In this first large genomic heterogeneity study of primary prostate cancer, we observe that different tumor foci within the same patient are genetically distinct, only rarely sharing any somatic gene mutations, including those in cancer driver genes. This heterogeneity affects how genomics-based management of prostate cancer can be implemented, as information from all tumor foci is necessary to draw valid conclusions about the cancer's genomic alterations.
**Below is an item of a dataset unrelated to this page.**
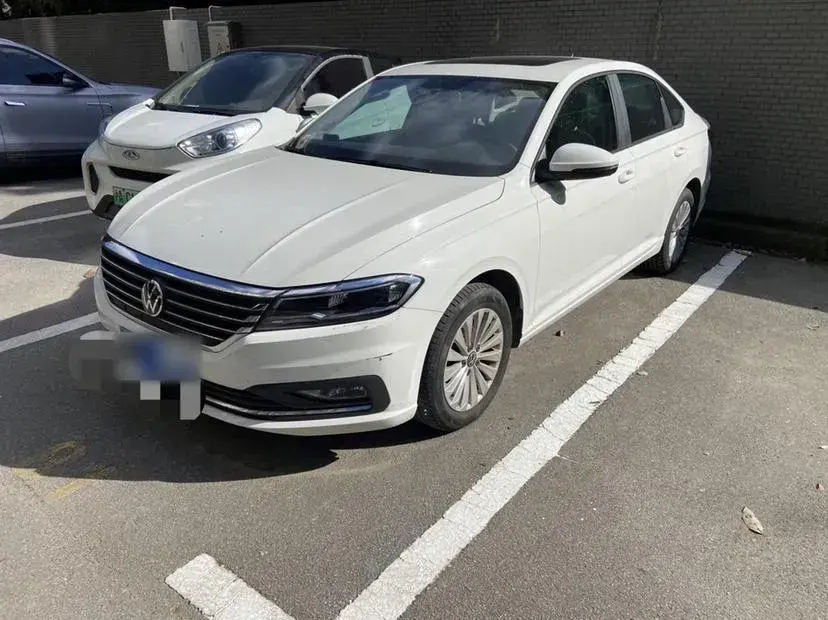 2021 Volkswagen Lavida 1.5L 113HP L4 6AT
Most primary prostate cancers consist of multiple tumors within the same organ, but little is known about their relationships. We have compared the sets of gene mutations among such tumors and found that they only exceptionally have any in common. This will influence treatment decisions in the future as each tumor's mutations will render it unique and have to be considered to gain the best treatment results.
大多数原发性前列腺癌呈多灶性,每个肿瘤具有不同的侵袭性;然而,这些肿瘤之间的基因组异质性尚不清楚。
为了更好地理解不同病变之间临床变异性的生物学基础,我们试图全面描述多灶性前列腺癌中体细胞基因突变的异质性。
设计、设置和参与者:对 41 名患者的每个患者的两个到三个不同肿瘤灶和一个非癌区域的 153 个冷冻组织样本进行高覆盖率全外显子组测序,总共覆盖了 89 个肿瘤灶。
用于从全外显子组测序数据中调用突变和确定拷贝数的最先进的生物信息学工具。
我们发现肿瘤之间存在非常高的灶间异质性,即来自同一前列腺切除术标本的 76%的成对比较肿瘤灶没有共同的点突变,并且肿瘤灶之间很少共享 DNA 拷贝数变化。肿瘤灶之间共享的少数点突变很少发生在癌症关键基因中。
在原发性前列腺癌的首次大规模基因组异质性研究中,我们观察到同一患者内的不同肿瘤灶在遗传上是不同的,很少共享任何体细胞基因突变,包括癌症驱动基因中的突变。这种异质性影响了基于基因组学的前列腺癌管理的实施方式,因为需要从所有肿瘤灶获取信息才能得出关于癌症基因组改变的有效结论。
大多数原发性前列腺癌由同一器官内的多个肿瘤组成,但对它们之间的关系知之甚少。我们比较了这些肿瘤中的基因突变集,发现它们很少有共同之处。这将影响未来的治疗决策,因为每个肿瘤的突变将使其变得独特,并且必须考虑到每个肿瘤的突变来获得最佳的治疗效果。